**演習 1:**
抜粋文について、次の問いに答えよ。
(a) 2004年12月21日に聞いたのは、何の録音か。
(b) 21日の田嶋先生のリサイタルで、筆者は何を担当したか。
(c) 今回のリサイタルは、何とのコラボだったか。

第8章 旅立ち

2004年12月21日

今日、「クレッセント」の録音を聞いた。
田嶋先生の持つ「空間」の広さを感じる。
ぐーっと遠くまで広がっていく。
私の音も、それに引っ張られて、広くなり、厚くなっていっている。

感性とか、センスだけの問題なんだろうか。

演奏中は怖かったピアニッシモ。
すーっと、遠くまで伸びていた。
ちゃんと聞こえていた。

2004年10月28日

この夏、家を建てることになったため、ハウスメーカーに通い詰めになっている。
毎日寝不足。
その間、もちろん演奏会あり、発表会あり、しかも結婚式あり、はてはお葬式まで。

21日は田嶋先生のリサイタル。受付。
リハーサルを聞いていたら、先生が音のチェックをするようにと言うので、見た目にも気になるところを話した。本番はよかった。

今回は、一人芝居とのコラボだった。

(データセットからの項目)
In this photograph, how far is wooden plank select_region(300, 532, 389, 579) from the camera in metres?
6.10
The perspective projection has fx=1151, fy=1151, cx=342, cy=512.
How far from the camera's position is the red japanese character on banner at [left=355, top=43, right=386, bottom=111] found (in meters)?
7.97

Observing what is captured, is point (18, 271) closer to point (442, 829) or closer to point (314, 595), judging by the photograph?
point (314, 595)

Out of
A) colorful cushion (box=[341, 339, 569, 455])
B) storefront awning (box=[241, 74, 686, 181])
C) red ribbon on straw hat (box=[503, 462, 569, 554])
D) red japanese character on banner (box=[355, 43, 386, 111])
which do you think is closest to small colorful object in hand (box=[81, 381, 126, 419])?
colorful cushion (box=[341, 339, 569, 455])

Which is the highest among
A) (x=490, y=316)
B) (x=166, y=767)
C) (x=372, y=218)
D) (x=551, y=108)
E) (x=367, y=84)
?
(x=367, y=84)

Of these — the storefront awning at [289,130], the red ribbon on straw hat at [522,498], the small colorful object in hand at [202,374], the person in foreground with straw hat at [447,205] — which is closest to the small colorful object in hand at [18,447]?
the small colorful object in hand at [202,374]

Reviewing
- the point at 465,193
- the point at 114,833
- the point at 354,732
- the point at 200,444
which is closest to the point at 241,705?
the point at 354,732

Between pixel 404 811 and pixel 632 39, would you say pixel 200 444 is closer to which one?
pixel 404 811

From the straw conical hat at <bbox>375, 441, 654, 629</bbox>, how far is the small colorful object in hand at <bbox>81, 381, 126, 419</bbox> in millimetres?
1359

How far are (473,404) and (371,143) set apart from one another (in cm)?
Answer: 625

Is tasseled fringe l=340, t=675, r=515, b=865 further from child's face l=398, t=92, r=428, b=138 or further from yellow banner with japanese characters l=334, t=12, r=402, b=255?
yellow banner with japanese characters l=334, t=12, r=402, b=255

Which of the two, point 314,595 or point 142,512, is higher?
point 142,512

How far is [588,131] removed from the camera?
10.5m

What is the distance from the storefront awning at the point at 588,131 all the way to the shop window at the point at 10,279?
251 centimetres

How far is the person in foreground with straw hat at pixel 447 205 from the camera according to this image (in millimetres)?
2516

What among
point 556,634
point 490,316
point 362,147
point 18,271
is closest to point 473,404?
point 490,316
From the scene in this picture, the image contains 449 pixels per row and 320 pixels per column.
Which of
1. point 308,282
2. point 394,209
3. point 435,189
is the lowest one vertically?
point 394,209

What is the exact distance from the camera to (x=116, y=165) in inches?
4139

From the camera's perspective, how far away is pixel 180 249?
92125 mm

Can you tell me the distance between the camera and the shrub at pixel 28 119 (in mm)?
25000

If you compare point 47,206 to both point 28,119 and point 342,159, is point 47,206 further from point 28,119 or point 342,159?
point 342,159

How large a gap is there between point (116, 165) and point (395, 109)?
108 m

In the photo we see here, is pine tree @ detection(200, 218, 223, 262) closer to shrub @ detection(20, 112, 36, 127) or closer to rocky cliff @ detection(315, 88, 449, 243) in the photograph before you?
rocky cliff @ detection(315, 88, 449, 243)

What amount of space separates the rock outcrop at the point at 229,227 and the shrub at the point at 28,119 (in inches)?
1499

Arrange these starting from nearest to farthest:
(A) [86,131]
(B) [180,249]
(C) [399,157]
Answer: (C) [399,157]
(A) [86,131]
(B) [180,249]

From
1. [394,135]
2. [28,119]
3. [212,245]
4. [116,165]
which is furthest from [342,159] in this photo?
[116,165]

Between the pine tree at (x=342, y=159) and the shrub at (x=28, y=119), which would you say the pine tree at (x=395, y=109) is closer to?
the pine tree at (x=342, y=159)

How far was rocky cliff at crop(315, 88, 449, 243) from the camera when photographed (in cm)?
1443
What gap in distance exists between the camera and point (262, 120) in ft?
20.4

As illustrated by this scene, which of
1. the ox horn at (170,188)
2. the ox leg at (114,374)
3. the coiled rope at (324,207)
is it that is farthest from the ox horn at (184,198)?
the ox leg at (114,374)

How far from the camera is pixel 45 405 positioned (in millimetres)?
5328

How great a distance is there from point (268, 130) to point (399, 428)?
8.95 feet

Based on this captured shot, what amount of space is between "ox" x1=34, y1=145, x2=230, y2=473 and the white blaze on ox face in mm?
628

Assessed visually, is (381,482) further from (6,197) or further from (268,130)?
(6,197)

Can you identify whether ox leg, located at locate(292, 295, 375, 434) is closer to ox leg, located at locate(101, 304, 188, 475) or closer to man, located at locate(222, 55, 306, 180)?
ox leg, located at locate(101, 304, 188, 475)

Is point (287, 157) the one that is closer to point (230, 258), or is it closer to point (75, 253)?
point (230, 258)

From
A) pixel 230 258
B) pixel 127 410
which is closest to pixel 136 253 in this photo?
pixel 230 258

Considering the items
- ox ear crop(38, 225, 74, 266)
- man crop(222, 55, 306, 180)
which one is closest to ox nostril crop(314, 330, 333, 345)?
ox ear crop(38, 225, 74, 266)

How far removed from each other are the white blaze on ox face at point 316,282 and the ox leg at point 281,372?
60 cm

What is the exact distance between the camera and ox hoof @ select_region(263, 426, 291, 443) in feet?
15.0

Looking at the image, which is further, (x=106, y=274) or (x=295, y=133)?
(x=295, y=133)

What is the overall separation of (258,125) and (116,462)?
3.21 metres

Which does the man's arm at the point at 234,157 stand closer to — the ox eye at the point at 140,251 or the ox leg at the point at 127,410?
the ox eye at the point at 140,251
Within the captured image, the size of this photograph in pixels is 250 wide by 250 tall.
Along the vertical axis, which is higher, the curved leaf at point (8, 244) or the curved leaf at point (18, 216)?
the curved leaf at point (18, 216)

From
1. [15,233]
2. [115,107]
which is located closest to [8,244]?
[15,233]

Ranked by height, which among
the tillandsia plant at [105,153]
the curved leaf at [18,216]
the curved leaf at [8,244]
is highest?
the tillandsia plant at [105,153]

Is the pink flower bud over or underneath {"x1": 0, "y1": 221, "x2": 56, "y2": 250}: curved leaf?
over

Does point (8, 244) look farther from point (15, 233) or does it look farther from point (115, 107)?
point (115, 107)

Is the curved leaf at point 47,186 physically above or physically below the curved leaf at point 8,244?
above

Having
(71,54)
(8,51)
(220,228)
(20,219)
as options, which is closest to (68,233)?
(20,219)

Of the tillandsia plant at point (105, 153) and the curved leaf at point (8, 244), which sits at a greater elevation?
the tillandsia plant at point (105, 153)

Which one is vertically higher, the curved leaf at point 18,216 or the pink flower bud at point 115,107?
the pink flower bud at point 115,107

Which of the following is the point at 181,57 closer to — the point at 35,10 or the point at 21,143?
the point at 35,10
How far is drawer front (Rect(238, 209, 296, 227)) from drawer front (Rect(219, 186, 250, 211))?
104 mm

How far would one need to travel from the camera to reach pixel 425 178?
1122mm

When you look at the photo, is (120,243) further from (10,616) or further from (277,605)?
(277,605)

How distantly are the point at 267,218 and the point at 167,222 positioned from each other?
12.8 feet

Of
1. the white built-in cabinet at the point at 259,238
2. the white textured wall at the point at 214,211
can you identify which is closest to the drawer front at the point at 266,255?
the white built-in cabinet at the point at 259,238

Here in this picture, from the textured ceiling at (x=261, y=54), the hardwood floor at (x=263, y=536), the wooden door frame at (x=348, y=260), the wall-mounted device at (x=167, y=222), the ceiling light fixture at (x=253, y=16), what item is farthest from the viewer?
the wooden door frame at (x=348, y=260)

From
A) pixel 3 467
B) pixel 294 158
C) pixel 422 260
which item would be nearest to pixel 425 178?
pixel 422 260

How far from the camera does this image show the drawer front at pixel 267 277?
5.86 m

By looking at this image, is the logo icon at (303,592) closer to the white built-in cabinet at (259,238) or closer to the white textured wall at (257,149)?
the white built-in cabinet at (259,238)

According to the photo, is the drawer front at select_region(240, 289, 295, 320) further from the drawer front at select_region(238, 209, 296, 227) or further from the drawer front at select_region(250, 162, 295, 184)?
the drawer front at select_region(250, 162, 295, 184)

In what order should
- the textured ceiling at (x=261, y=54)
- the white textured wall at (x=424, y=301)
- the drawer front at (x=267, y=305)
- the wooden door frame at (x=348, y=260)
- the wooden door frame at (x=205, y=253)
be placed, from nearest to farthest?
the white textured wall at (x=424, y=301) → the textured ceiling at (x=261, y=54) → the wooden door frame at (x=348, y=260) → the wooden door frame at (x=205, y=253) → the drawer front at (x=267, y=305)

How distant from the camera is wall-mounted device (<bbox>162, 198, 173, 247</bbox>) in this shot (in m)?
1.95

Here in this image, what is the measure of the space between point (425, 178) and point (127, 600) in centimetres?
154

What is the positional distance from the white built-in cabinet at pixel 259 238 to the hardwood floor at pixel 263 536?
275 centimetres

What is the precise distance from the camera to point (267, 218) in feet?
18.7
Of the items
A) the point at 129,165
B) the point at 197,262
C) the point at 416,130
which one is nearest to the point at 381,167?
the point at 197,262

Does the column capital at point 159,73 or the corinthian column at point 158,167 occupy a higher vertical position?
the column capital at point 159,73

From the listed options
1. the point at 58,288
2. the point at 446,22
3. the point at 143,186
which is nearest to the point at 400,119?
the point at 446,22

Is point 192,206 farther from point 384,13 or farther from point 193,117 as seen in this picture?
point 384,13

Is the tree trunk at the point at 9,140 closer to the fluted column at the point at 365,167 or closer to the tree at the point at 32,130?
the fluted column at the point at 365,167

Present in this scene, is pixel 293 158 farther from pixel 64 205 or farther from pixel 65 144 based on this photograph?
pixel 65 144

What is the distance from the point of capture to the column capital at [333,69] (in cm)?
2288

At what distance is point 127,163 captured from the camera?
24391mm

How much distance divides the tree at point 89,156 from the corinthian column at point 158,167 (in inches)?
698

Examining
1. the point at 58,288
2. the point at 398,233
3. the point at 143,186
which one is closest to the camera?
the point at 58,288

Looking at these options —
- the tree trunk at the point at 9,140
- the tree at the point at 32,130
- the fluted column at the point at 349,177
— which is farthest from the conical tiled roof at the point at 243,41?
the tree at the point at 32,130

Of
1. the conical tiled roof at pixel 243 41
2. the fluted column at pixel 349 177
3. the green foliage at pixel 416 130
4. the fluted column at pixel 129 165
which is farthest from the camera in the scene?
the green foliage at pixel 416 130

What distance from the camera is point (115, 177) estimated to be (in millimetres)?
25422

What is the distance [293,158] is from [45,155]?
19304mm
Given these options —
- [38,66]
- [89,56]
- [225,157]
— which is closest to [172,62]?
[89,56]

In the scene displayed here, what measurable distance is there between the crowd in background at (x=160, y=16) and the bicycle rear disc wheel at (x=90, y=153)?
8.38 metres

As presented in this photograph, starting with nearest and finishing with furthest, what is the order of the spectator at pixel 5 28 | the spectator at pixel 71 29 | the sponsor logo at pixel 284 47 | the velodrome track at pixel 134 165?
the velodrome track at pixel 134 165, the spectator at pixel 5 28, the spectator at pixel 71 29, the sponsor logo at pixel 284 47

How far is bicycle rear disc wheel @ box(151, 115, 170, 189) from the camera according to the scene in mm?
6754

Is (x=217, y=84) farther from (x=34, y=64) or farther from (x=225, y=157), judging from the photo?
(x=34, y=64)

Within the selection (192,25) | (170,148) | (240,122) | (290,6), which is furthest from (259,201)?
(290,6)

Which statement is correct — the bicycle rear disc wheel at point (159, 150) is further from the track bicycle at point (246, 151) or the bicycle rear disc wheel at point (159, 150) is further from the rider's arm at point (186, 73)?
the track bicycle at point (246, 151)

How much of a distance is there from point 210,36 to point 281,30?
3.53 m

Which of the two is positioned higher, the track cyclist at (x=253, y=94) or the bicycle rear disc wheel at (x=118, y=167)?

**演習 2:** データの行のうち、「rear」という語を含む行の数を数えよ。答えは数のみとする。

**解答 1:**
(a) 「クレッセント」の録音
(b) 受付
(c) 一人芝居

**解答 2:** 4